Between October 2008 and November 2013 Andrew Duff was president of the Union of European Federalists (UEF). On 15 September 2010 Duff together with UEF initiated the Spinelli Group, which was founded to reinvigorate the strive for federalisation of the European Union (EU). Other prominent supporters are: Jacques Delors, Daniel Cohn-Bendit, Guy Verhofstadt, Elmar Brok.

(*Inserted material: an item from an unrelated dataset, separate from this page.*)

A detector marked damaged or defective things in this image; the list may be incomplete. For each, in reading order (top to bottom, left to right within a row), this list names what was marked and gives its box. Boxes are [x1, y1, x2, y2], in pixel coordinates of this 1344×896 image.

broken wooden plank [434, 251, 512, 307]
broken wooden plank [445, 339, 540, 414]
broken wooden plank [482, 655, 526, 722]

He was a City Councillor in Cambridge from 1982 to 1990 and was Vice-President of the Liberal Democrats from 1994 to 1997. At the 1992 general election he stood against the then-Prime Minister, John Major, in the Huntingdon constituency, coming in third place with 12% of the vote. In October 2007 he joined the European Council on Foreign Relations.

==Honours==
He was awarded an OBE for services to politics in 1997.